Böyle bir durumda helâlleşmek içinizden gelir mi? “Hakkımızı helâl ediyoruz” diyebilir misiniz? Karar sizindir!

Sömürge zihniyeti gibi!


Hangi sivri akıllının aklına geldi?

Hangi keskin zekâ (!) bu saçmalığı icat etti?

Turizm Bakanlığı turistlere yönelik tanıtım yaparken Türk halkını aşağıladı!
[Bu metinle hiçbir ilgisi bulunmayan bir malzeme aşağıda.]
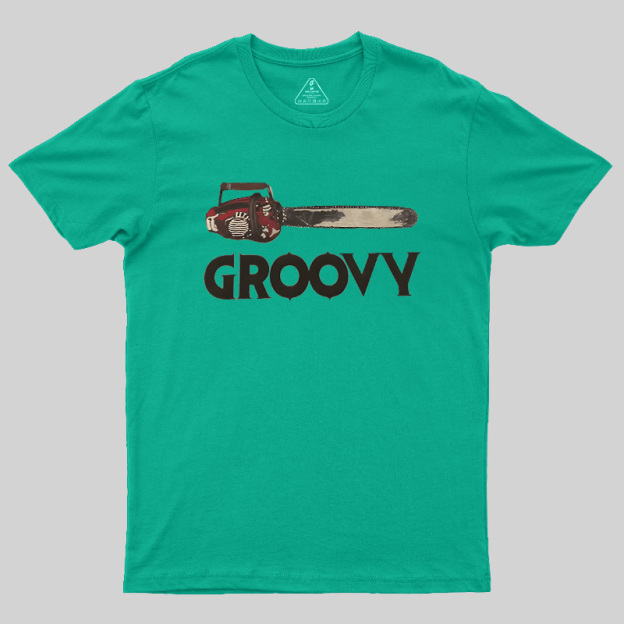 Groovy Geek T-Shirt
Tatile gelecek Avrupalı turistlere güven vermek için hazırlanan reklam filminde, bir turizm görevlisinin taktığı maskenin üzerine İngilizce olarak:

“Ben aşı oldum! Siz eğlenin” diye yazıldı.

Ne yaratıcı (!) bir fikir!

Reklamı yapanlar bunu hazırlarken, kendi vatandaşlarının ne diyeceğini, neler hissedeceğini, hangi duygulara kapılacağını aklına getirmedi mi? İnsanlarımızın onurunu, gururunu düşünmedi mi?

Washington Post Gazetesi’nin muhabiri bile bu reklam filmine şaşırıp:

“Türkiye’nin reklam kampanyası âdeta bir sömürge zihniyetini andırıyor!” dedi.

Sömürge miyiz biz? Üç-beş döviz gelsin diye daha neler yapacağız, kendimizi daha ne kadar aşağılayacağız, bilmem!

128 milyar dolar döviz rezervimiz çarçur edilmeseydi bu hale düşer miydik?

GÜNÜN SÖZÜ


İnsanlık bazen korkunç bir darbeyle sarsılır! Durum bugün böyledir!